Back to the story. The defining moment of my relationship with my mother was when we went to see the movie "Ghandi." By this time I had learned that my mother was someone I could actually be honest with and I stumbled upon a moment that I will never forget. As we drove home from the local theater together, I wondered aloud how someone who was clearly so good could be going to hell according to my religion. Even though my mother up to this point had allowed me to ask, there was something different in her answer that night. It was the first time I heard her voice questioning as loudly as mine. How could it be? Even though my mom never gave me what many would call an answer, her ability to discuss and question out loud without accusations flying was a novelty in my world and I felt like I had finally broken free. I was now free to think and to question. For the first time, I felt like God gave me a mind to seek truth and that truth might not always be exactly what I was expecting. And that was exciting.
By the fall of 1983, my bags were packed and I was off to college. It was no surprise that I was heading off to Calvin College, a small Christian liberal arts school. I opted out of Wheaton for many reasons. It was too close to home, I knew too many people there and they made the sad mistake of asking me about some of my past "sins." Even at 18, I knew that I didn't need to be judged for things that I had done in the past. I already knew that part of growing up is learning and changing. I didn't want to be dragged down by things that I had done in the past. I'm all for personal accountability, but what's the point if there are no lessons to be learned and only punishments to be dealt out.
So off to Calvin I went.

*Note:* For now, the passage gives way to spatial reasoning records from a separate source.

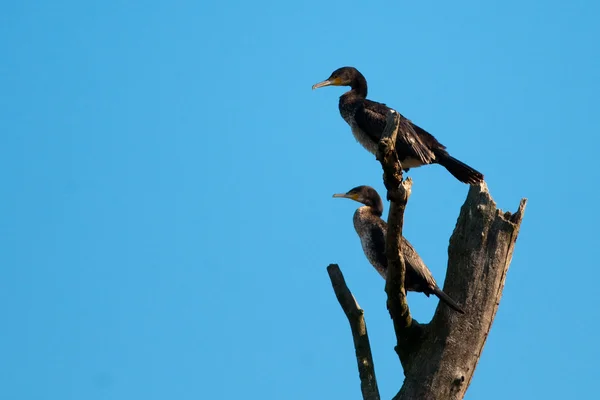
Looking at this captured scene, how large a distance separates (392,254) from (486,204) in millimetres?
930

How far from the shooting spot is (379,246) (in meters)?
7.09

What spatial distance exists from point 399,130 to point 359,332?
2.26 metres

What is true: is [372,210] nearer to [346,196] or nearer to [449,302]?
[346,196]

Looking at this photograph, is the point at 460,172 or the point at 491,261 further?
the point at 460,172

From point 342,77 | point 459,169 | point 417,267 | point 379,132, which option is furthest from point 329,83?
point 417,267

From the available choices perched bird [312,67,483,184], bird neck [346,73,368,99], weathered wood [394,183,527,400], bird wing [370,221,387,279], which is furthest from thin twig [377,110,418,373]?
bird neck [346,73,368,99]

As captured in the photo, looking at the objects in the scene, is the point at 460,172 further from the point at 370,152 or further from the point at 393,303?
the point at 393,303

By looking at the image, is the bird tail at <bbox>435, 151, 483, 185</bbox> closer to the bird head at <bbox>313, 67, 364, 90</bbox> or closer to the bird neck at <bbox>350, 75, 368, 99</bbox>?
the bird neck at <bbox>350, 75, 368, 99</bbox>

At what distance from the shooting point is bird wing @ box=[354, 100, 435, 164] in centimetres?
752

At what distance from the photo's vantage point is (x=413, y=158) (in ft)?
25.1

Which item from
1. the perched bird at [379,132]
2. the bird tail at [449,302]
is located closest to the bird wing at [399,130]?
the perched bird at [379,132]

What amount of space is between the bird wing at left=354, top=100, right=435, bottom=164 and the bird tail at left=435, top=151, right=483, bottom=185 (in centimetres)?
10

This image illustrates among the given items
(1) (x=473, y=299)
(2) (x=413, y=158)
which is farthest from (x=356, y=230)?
(1) (x=473, y=299)

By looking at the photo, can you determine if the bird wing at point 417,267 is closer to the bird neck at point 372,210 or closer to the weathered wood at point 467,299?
the weathered wood at point 467,299
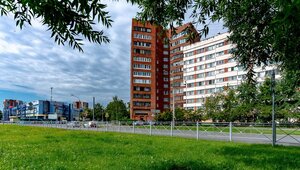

Little did I know, but my faith was about to be rocked to the core, not by the "world" that I had been warned about, but by the Christians I went to class with every day. Those three years taught me the real world meaning of the word hypocrisy. I saw people who in the name of the same god I was claiming, behave in ways that I found shameful and yet, they turned around and called me a heathen because I wasn't a member of their church. Suddenly, all the words I had spoken to others flooded me in a sea of regret. The judgementalism that I had grown up embracing was a little harsh on the receiving end. Suddenly I realized that our beliefs when taken out of the context of our personal culture, became a target for others, who believed their agenda to be as valid as my own.
And so it was at Calvin College, the safest place my parents could have put me, I learned to think for myself for a change. I was fortunate enough, or intuitive enough to find a group of people who helped me to think for myself. They were all Christians, but a kind of Christian I had never met before. For the first time, I met people who put action before words and reserved the judging for God. I had my fill of being judged by people here on earth. My ego had been torn down again and again by people for whom I never seemed good enough. I had been given a chance to really examine what my foundation was made of and if some repairs were in order.
Next time, The Seether Part Quatro, where yours truly thinks she has figured it all out.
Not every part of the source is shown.